### Dataset entries
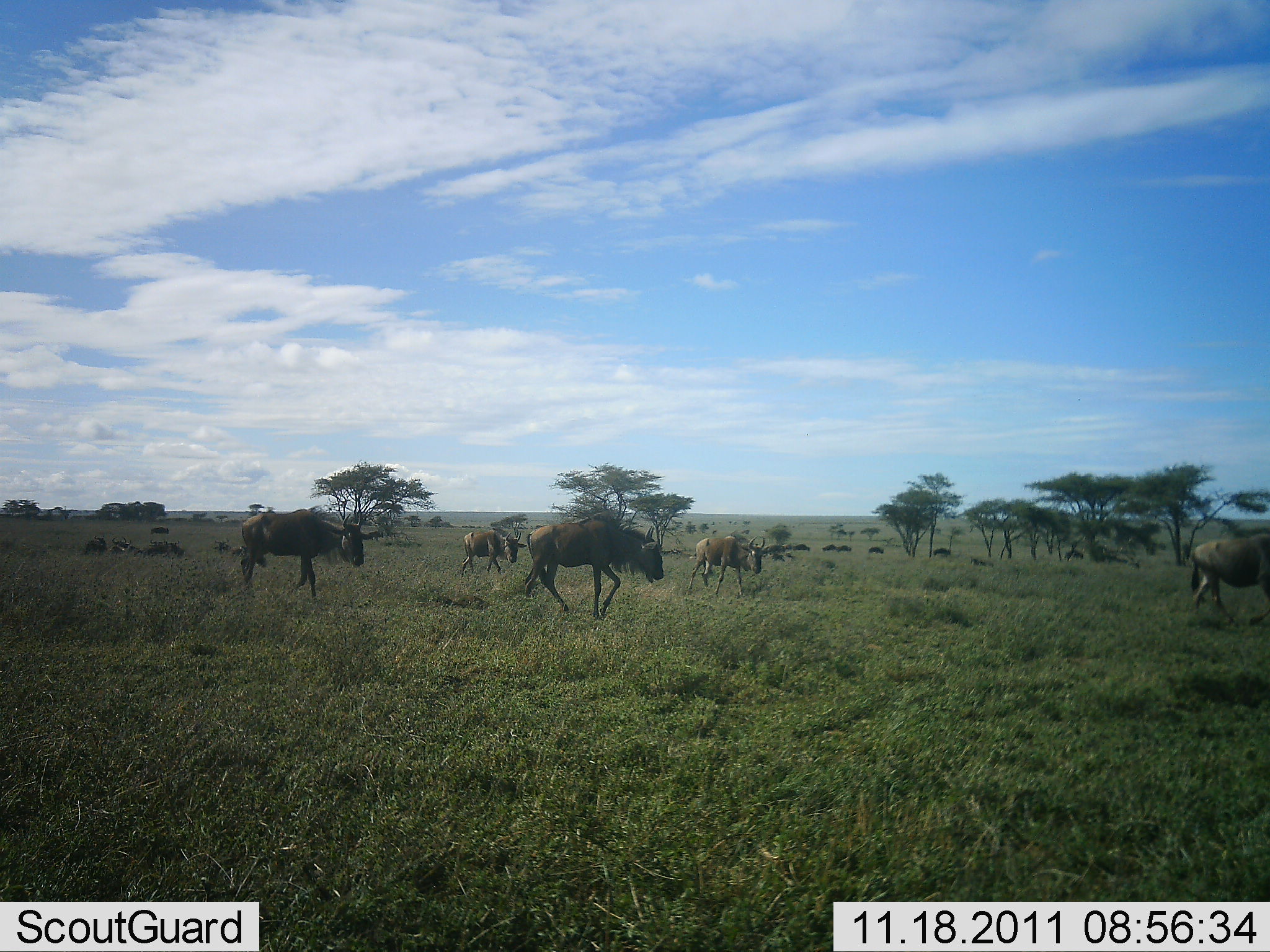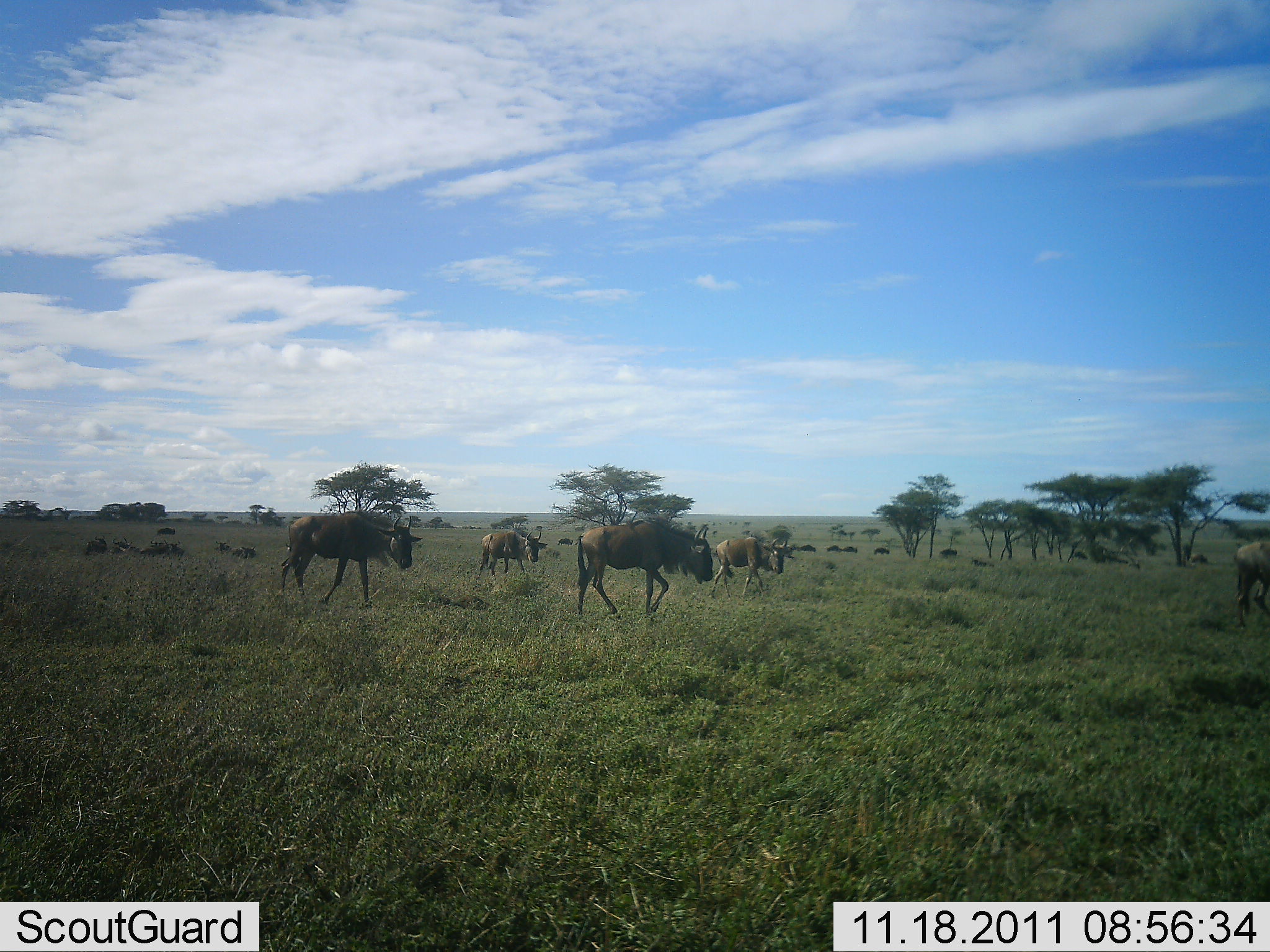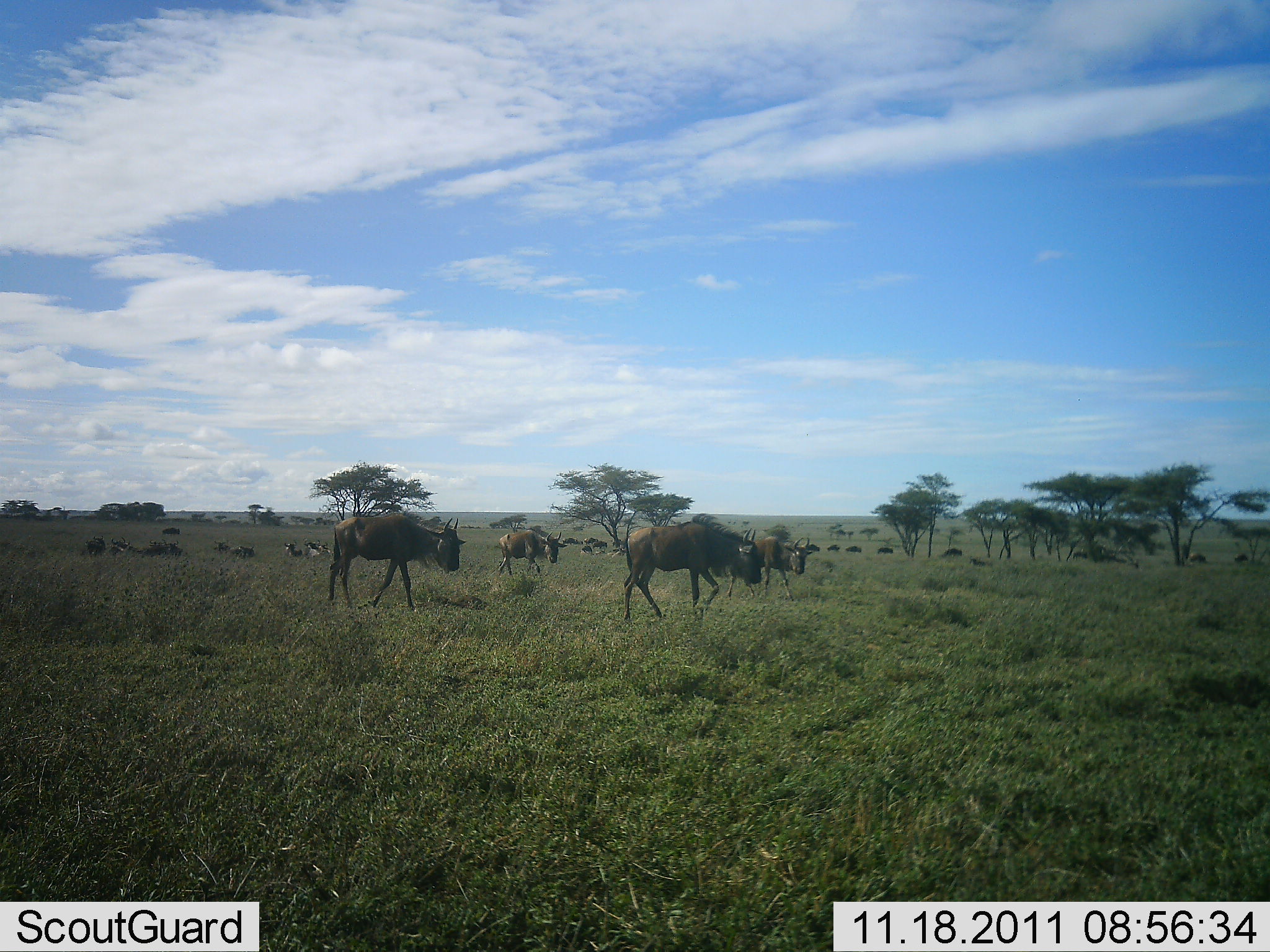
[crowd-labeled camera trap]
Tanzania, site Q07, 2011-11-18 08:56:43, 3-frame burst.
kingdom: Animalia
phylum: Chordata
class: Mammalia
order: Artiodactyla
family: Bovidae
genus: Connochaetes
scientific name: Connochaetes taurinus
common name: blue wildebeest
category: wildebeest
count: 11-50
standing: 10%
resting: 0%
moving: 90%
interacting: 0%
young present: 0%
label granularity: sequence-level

--

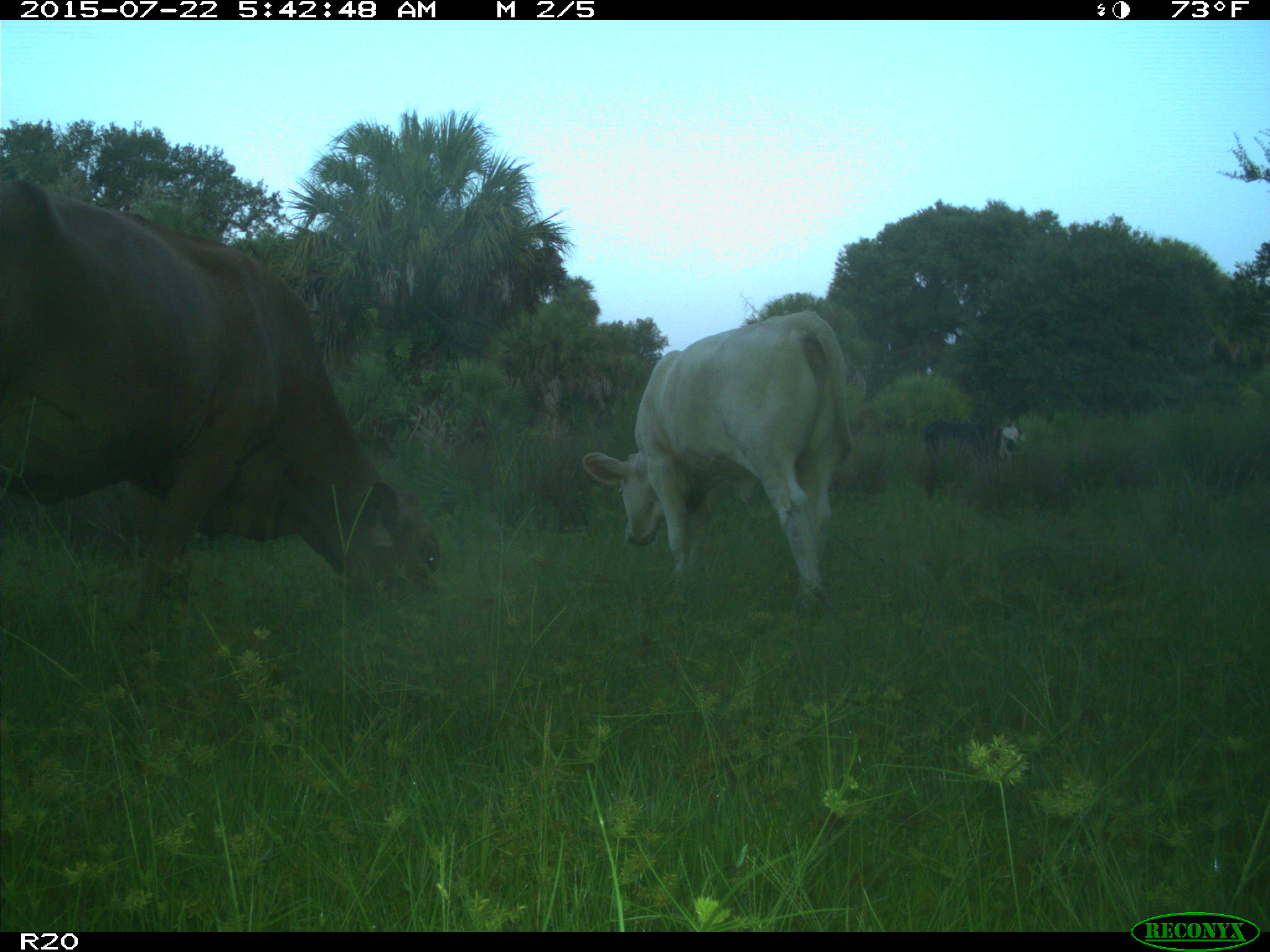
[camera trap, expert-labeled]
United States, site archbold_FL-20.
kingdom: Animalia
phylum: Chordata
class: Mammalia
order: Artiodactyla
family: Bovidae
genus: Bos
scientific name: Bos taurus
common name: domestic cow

### What to work on
In the listing above, find the line containing "[crowd-labeled camera trap]" and the line containing "label granularity: sequence-level", then quote both, plus every line between them, exactly as written.

### Response to the exercise
[crowd-labeled camera trap]
Tanzania, site Q07, 2011-11-18 08:56:43, 3-frame burst.
kingdom: Animalia
phylum: Chordata
class: Mammalia
order: Artiodactyla
family: Bovidae
genus: Connochaetes
scientific name: Connochaetes taurinus
common name: blue wildebeest
category: wildebeest
count: 11-50
standing: 10%
resting: 0%
moving: 90%
interacting: 0%
young present: 0%
label granularity: sequence-level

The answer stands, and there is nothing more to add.